Brief 1
In the essay excerpt below, why are movie renderings of life not useful as mythology in the truest sense? Answer in one to three sentences.
Brief 2
Write out the essay excerpt below from "So what does" to "my own story.".
Brief 3
Translate this sentence from the essay excerpt below into Spanish: "The playing of a song connects many people to a time of life, especially, I think, to adolescence."

Text segment
So Seinfeld, for me and for Rina, is social shorthand, as it has become for the many, many fans of this show. All we have to say, in the (in)appropriate moment, is “close talker,” or “going commando,” or “worlds are colliding,” or “he took it out,” and in one phrase an otherwise inexplicable or detestable social encounter (that we have witnessed or experienced) is grounded. (I can't tell you how funny it is to hear Rina's musical Indian voice intone, "He double-dipped a chip.") For my friends who came of age in the 1960s, it is music mythology that creates the links, that defines the decade—The Kingston Trio (for my friend Pat), to Bob Dylan, to the Beatles, to the Rolling Stones—and as my friend Lynda says, “I miss listening to music the way we used to do—someone would buy the album, and we’d all sit around listening to it, talking about it….” The playing of a song connects many people to a time of life, especially, I think, to adolescence. Beyond the experience of the music itself is a transcendent thing, a deep connection to each other, the music: the world comes into us through those chords. That, and memories of somehow doing it in the back seat of a Pinto.

For my parents (and thus for me, and for Rina, too) it was Hollywood Mythology that gave them the framework of their lives, even more than catechism: The “true” stories of our history became theater fare: the Wild West of America—our original mythology of cowboys and Indians; a nation founded in whole cloth by people who were not “from” there—is unlike everything else on Earth, and also a horror movie to the native peoples of the land (which is too often mythologized in the worst sense in the movies); the war stories, the love stories, the adventure stories; the Civil War of Gone With the Wind can be an obsessively-held link to the past for the American South, forming its own kind of mythos, for good or ill; Prohibition-era gangsters who made American headlines were later mythologized in movies such as White Heat. But as Karen Armstrong points out in A Short History of Myth, ultimately these renderings of life are not useful as “mythology” in the truest sense, because the movies do not help us, other than as an escape from reality. Unless we have a story that connects us to nature—to the sky, the trees, and the animals; to the water and the earth, and all the creatures and plants that live there—in other words, to the elements we depend upon for our human survival—a mythology cannot last. Cities are temporary. Movies last for ninety minutes.

Am I Mything Something?

So what does it mean, all this movie reel, musical, militaristic noise across this pop culture cluster-fuck of a planet? After a few weeks of Rina, I always feel challenged and enlightened, but also really sure I know absolutely nothing about anything, including my own story.

Supplied material
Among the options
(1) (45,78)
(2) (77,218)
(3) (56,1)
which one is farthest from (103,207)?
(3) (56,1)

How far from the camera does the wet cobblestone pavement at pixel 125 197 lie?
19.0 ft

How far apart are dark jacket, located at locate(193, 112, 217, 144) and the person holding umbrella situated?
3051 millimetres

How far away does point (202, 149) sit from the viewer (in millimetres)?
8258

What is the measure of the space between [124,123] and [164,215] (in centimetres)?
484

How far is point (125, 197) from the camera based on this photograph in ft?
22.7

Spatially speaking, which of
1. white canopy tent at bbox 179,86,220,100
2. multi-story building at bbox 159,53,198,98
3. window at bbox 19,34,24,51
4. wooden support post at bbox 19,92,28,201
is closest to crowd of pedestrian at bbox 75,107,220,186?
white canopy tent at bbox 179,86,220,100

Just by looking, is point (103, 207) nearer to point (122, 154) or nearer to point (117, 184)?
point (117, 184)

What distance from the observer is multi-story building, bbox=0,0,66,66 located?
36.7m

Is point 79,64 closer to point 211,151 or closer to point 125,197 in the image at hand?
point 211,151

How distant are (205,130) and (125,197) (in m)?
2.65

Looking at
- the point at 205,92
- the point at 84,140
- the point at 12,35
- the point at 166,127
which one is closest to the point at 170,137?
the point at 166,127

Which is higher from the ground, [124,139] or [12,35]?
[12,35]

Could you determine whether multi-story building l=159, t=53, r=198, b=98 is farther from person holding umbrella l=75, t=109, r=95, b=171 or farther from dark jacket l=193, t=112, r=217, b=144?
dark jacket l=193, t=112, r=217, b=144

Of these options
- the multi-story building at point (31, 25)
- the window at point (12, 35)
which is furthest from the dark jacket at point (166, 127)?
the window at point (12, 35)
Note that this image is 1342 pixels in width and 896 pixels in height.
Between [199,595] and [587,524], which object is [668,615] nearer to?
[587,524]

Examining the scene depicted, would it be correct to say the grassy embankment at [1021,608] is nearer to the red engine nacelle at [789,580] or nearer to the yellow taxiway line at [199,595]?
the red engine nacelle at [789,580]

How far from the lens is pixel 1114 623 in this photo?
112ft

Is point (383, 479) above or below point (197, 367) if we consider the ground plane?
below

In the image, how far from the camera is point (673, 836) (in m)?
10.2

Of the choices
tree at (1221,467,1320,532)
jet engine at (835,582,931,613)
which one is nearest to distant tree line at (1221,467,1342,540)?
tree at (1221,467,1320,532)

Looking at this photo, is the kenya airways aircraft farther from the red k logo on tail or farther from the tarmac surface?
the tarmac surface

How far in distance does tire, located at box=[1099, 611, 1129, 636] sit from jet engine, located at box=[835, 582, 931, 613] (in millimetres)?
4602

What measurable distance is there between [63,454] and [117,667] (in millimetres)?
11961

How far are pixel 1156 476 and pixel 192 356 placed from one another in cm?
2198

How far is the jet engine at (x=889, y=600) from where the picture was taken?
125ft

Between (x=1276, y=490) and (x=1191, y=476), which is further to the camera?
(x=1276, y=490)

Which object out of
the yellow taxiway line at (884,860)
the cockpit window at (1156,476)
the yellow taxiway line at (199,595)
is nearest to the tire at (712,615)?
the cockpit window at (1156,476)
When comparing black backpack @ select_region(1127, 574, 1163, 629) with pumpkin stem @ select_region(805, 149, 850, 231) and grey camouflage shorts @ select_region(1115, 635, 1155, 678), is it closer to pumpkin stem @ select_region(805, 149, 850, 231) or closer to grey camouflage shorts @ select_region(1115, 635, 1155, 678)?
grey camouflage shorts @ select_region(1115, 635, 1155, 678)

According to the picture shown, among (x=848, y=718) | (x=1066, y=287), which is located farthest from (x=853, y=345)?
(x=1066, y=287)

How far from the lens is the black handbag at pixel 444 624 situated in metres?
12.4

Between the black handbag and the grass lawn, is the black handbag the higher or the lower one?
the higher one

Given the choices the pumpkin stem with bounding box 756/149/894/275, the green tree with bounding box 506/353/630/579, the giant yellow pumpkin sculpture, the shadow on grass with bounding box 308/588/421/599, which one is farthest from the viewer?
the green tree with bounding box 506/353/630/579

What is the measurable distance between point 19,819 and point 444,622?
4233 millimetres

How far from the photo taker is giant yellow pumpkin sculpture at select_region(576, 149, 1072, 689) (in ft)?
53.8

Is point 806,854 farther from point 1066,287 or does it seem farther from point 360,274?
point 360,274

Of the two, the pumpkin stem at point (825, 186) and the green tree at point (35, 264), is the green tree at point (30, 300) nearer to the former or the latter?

Correct response 1
Citing Karen Armstrong's A Short History of Myth, the text says that movies do not help us except as an escape from reality. A mythology that lasts needs a story that connects us to nature and to the elements we depend on for survival.

Correct response 2
So what does it mean, all this movie reel, musical, militaristic noise across this pop culture cluster-fuck of a planet? After a few weeks of Rina, I always feel challenged and enlightened, but also really sure I know absolutely nothing about anything, including my own story.

Correct response 3
La reproducción de una canción conecta a muchas personas con una etapa de la vida, especialmente, creo, con la adolescencia.